Image Release: Venus, If You Will, as Seen in Radar with the GBT
https://public.nrao.edu/news/pressreleases/venus-surface-gbt
Impressive.
May be awhile before we return to Venus. Perhaps we need a ground based forum for the time being.
Craig
Interesting indeed.
I wonder if some technique could be used to remove the double image effect?
A cross-eyed version:
Did not mean to give short shrift to Akatsuki mission.
A third transmitter would help, as suggested, but also the same method applied at a different inferior conjunction will have the Doppler equator (the dark band) in a different location, and all the reflection effects correspondingly moved. By comparing images of different dates the ambiguity can be removed.

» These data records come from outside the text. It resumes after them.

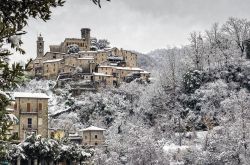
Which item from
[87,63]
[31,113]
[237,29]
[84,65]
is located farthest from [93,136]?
[237,29]

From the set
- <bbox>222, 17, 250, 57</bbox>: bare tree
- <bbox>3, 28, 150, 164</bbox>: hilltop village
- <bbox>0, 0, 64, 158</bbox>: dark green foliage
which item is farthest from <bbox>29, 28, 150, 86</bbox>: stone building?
<bbox>0, 0, 64, 158</bbox>: dark green foliage

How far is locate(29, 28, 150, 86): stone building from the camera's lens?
125 metres

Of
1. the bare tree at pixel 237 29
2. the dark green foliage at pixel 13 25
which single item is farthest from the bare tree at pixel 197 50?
the dark green foliage at pixel 13 25

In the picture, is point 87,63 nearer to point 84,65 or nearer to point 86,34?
point 84,65

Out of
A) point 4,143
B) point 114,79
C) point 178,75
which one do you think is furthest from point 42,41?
point 4,143

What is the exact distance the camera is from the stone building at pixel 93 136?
89.9m

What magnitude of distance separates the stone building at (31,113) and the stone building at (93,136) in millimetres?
22848

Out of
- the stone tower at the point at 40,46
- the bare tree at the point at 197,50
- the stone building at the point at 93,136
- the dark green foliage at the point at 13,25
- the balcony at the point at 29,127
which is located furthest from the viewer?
the stone tower at the point at 40,46

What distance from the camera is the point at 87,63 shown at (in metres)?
126

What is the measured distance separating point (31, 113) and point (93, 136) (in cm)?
2492

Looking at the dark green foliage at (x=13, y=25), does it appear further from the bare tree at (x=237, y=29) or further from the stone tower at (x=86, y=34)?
the stone tower at (x=86, y=34)

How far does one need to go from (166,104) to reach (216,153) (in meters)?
45.6

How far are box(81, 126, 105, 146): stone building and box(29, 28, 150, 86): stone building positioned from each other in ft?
102

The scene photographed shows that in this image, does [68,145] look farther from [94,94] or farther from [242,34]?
[242,34]
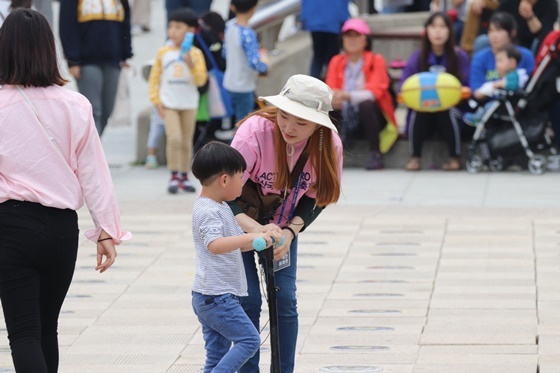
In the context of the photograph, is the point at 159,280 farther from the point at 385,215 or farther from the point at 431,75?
the point at 431,75

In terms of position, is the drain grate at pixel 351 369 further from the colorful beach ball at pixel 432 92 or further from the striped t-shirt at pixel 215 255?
the colorful beach ball at pixel 432 92

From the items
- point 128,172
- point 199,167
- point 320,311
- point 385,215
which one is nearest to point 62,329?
point 320,311

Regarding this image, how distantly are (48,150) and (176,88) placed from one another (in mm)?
6334

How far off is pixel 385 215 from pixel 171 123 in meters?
2.16

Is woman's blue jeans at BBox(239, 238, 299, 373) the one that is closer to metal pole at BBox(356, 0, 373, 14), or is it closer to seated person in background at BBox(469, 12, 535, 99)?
seated person in background at BBox(469, 12, 535, 99)

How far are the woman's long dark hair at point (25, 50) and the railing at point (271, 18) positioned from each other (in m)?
10.2

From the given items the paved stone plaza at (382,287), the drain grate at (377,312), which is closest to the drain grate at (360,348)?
the paved stone plaza at (382,287)

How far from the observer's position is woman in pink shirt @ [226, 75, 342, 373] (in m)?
5.03

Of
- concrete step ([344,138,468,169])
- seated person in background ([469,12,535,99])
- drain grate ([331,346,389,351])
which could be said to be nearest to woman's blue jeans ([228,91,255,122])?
concrete step ([344,138,468,169])

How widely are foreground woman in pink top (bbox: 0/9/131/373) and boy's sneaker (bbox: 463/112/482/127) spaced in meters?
7.69

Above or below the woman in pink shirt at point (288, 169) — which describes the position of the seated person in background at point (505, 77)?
below

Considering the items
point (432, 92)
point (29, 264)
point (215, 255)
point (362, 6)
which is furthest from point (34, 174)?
point (362, 6)

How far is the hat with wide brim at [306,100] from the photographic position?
16.2 ft

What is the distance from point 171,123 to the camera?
11.0m
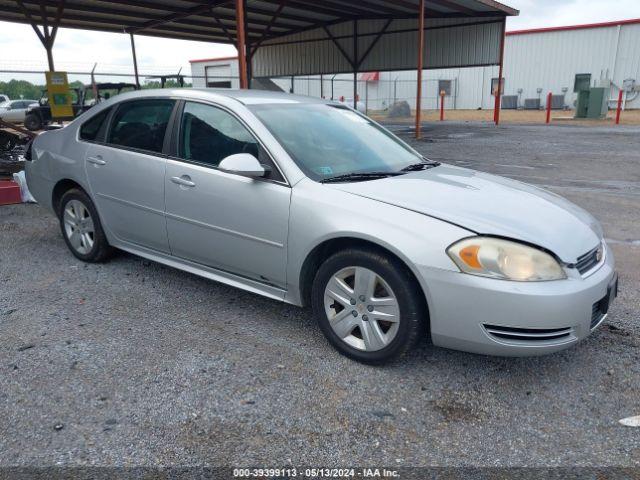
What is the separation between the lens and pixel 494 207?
292 centimetres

There is a long history of radar imaging of Venus, going back 50 years. This is by far the best single image - the bistatic method works really well - but there are many others made monostatically at Goldstone and Arecibo. The brief comments about past work in the press release don't do the subject justice. Anyhoo... there is a good basis for comparison to look for fresh lava flows or other changes. Incidentally, some past results were much higher resolution than this, so I would hope that the image we have is significantly downsampled from the real data.
Phil
Phil...
Thanks for the comment. I had no idea ground based radar had gotten this good. When I saw the image it just blew me away.
Bodes well for long term monitoring.
Seeing the Venera images from Ted Stryk's blog http://planetimages.blogspot.ca/2015/03/venus-from-33-years-ago-and-why-we-need.html
just brought back to me how little we know about our sister world. At 62 years old wonder how much more we will know in my lifetime.
Craig
Yeah ngunn
Blessed to have lived through the years from 1962 (Mariner 2) on... what a time. Now there are all those hot super-terrestrial exoplanets discovered
(sorry, really dislike the term SuperEarth. These are nothing like Earth). Venus can teach us so much.
Ok, done preaching, lol.
Craig
Has anyone seen what the resolution was for this Earth-based observation?
I have not seen the resolution for this image, but check out this page:
http://www.naic.edu/~pradar/radarpage.html
for some images from 1999 - 2001 including a small one at 1.2 km/pixel.
Also you can poke around here... some at least are 50 pixels/degree or about 2 km.